→ Exercise task: Write out, word for word, every line from the one containing "Which would you pick from" through the last line of the records below, both ends included.

→ Input material:
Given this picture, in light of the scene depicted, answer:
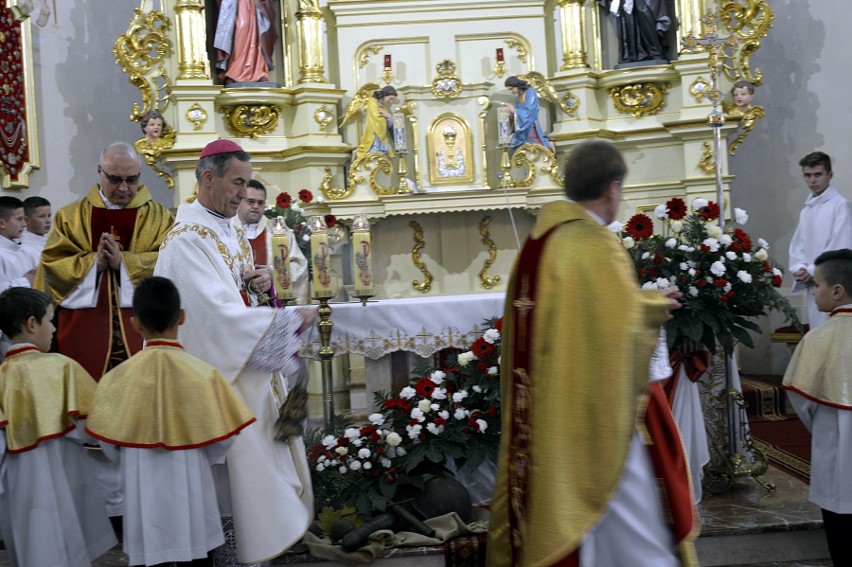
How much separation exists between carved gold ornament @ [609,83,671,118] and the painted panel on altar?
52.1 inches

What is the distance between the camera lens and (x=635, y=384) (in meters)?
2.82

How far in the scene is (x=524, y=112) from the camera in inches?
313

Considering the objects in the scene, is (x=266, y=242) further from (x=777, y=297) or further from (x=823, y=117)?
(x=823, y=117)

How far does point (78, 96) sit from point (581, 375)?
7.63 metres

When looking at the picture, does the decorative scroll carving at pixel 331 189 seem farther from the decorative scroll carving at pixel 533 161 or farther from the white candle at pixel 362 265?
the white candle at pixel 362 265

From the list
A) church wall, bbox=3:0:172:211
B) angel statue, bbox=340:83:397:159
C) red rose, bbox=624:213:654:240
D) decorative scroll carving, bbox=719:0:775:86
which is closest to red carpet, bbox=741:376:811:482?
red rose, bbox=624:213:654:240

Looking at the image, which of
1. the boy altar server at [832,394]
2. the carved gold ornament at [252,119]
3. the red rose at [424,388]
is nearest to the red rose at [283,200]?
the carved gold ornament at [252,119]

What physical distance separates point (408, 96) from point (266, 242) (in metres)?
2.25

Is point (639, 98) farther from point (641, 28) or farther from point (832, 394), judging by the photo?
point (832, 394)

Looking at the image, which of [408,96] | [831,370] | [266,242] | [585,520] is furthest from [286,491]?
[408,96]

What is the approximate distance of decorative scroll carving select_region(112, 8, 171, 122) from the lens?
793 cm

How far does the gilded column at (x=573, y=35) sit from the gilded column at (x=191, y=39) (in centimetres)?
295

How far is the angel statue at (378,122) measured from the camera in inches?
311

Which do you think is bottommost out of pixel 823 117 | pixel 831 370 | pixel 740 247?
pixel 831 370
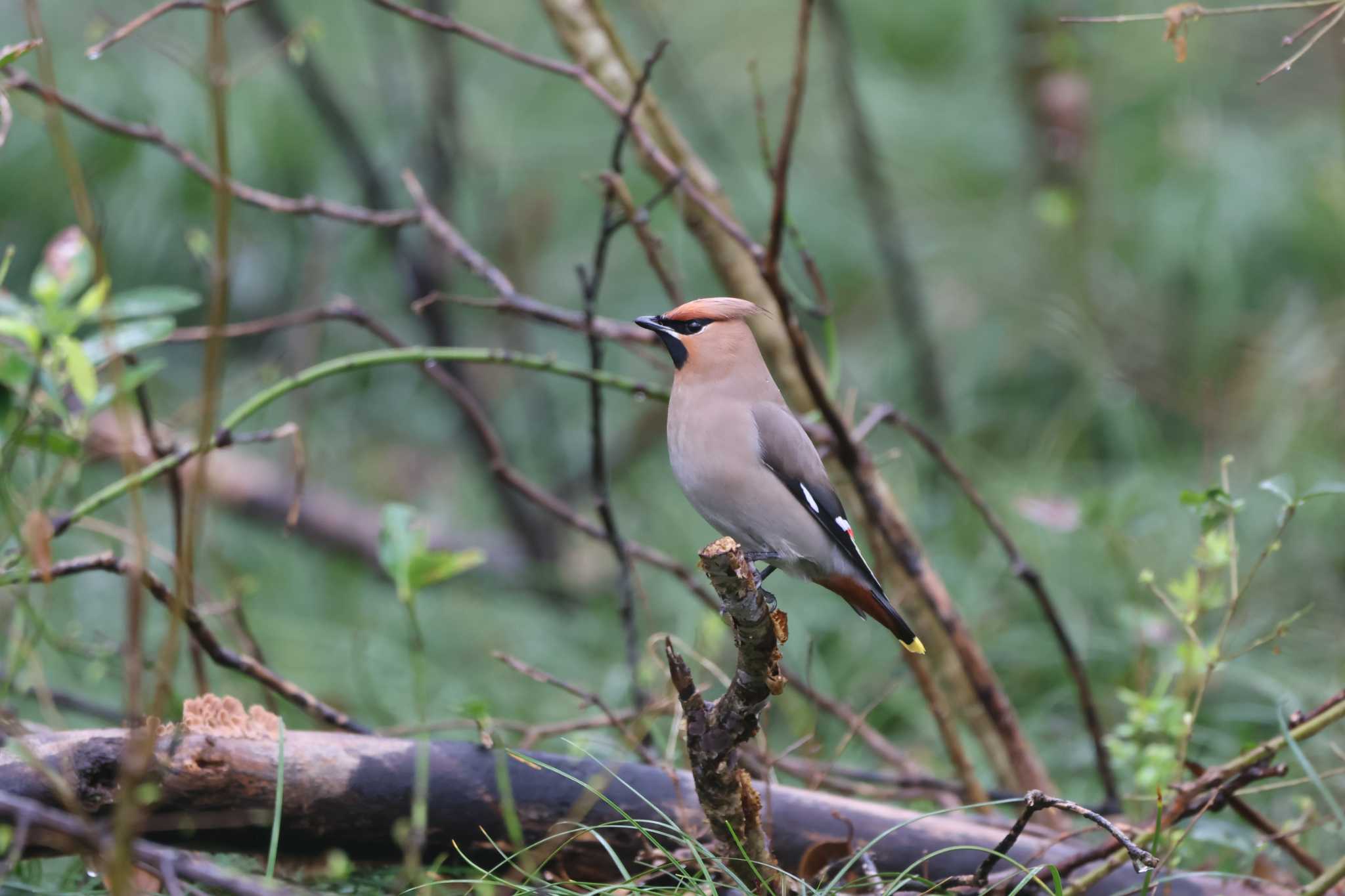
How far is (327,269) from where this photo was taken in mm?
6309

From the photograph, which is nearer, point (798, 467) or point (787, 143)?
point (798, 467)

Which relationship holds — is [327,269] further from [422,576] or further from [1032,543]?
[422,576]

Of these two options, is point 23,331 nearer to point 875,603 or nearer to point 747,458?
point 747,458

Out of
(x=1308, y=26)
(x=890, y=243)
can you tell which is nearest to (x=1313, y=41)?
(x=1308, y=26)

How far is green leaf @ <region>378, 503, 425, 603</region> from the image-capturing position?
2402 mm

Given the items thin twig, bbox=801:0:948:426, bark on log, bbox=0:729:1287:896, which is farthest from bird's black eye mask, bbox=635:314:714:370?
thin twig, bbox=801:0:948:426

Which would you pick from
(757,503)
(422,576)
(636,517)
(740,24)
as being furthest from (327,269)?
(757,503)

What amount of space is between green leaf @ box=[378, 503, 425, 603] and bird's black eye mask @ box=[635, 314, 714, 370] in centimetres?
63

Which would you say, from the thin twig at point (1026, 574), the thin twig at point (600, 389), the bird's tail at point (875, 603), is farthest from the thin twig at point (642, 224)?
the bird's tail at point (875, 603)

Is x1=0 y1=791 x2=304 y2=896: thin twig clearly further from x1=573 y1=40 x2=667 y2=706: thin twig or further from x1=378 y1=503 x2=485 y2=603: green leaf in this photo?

→ Written solution:
Which would you pick from
(757,503)
(422,576)
(636,517)
(740,24)
as being furthest from (327,269)?
(757,503)

What amount of space is between green leaf @ box=[378, 503, 425, 603] and bird's black eye mask @ box=[635, 314, 714, 370] in centimetres?
63

Which would you say, from the thin twig at point (1026, 574), the thin twig at point (600, 389), the bird's tail at point (875, 603), is farthest from the thin twig at point (642, 224)?
the bird's tail at point (875, 603)

Is x1=0 y1=791 x2=304 y2=896: thin twig clearly further from x1=573 y1=40 x2=667 y2=706: thin twig or further from x1=378 y1=503 x2=485 y2=603: green leaf in this photo?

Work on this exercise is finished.